General Production Process
- 1. Logging and Selection
Mage-wappa are made from very old Akita cedar trees specially selected for their quality, and after felling logs are well seasoned for several years. Being made of natural materials, every article is unique and the ability to read each log and planing to size are important skills of the Mage-wappa artisan. After a log is quartered, thin planks are cut along the straight grain, and then planed into thinner strips after determining the thickness and length suited for the item, and according to its diameter and the strip thickness, both ends, which will be joined after bending, are planed off obliquely.
- 2. Boiling
The wood is soaked in cold water overnight, followed by about 15 minutes of immersion in boiling water before shaping. To make it easier to bend the wood after its several years of drying, temperature control of the water is essential; after a thorough warming and softening the wood is ready for curving.
- 3. Bending
The distinctive curves of Mage-wappa are created by rolling the warmed and now-pliable wood around a round hard form. Or in another type of bending, the cedar material is placed into a goro form, and rolled to round off before wrapping around a product mold.
- 4. Drying, Gluing, Cherry Bark Stitching
Once the shape is formed, the strip is held with wooden clamps, and dried for about 2 days and nights before carving the joint ends to shape. Glue is applied to the joint ends, which are then clamped for a further 3 hours or so to complete the gluing. Using tanned wild cherry bark the joint ends are stitched and sanded to give a smooth surface finish. The process of stitching with the wild cherry bark is a key point and an opportunity for the maker to display their individuality.

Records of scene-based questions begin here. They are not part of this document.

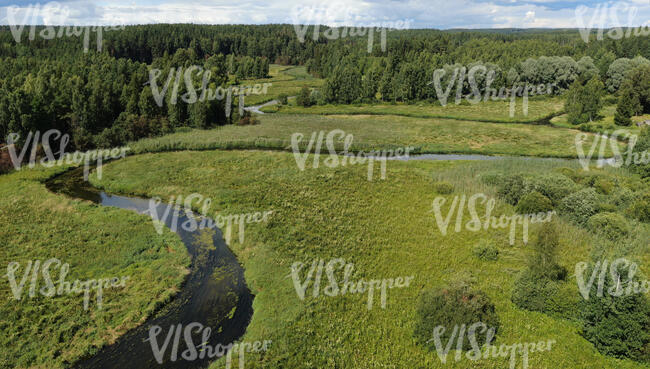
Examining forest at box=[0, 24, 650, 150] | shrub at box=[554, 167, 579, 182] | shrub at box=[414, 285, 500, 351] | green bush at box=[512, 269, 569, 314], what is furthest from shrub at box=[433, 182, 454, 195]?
forest at box=[0, 24, 650, 150]

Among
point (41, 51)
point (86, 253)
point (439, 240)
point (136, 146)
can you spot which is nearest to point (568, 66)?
point (439, 240)

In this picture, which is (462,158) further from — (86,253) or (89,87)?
(89,87)

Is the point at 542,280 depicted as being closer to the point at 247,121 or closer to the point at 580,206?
the point at 580,206

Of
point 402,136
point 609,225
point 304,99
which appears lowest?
point 609,225

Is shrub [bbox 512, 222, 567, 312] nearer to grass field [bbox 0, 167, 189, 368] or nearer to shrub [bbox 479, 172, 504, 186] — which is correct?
shrub [bbox 479, 172, 504, 186]

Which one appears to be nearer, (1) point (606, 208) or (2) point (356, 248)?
(2) point (356, 248)

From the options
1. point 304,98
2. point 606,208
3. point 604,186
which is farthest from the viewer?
point 304,98

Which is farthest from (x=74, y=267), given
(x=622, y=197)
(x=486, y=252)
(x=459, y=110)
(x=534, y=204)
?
(x=459, y=110)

- 5. Fitting the Base, Assembling, and Finishing Fitting the base section is the final stage of making Mage-wappa and requires much patience and skill. On the inside of the item a groove is cut with a knife and after a final checking and fine adjustments, a thin layer of glue is applied and the base is inserted. Excess glue is carefully wiped away and the finished piece set aside to dry. For plain Mage-wappa production is now complete. Some Mage-wappa receive a coating of persimmon tannin before the application of urushi to give a shibaki lacquered finish.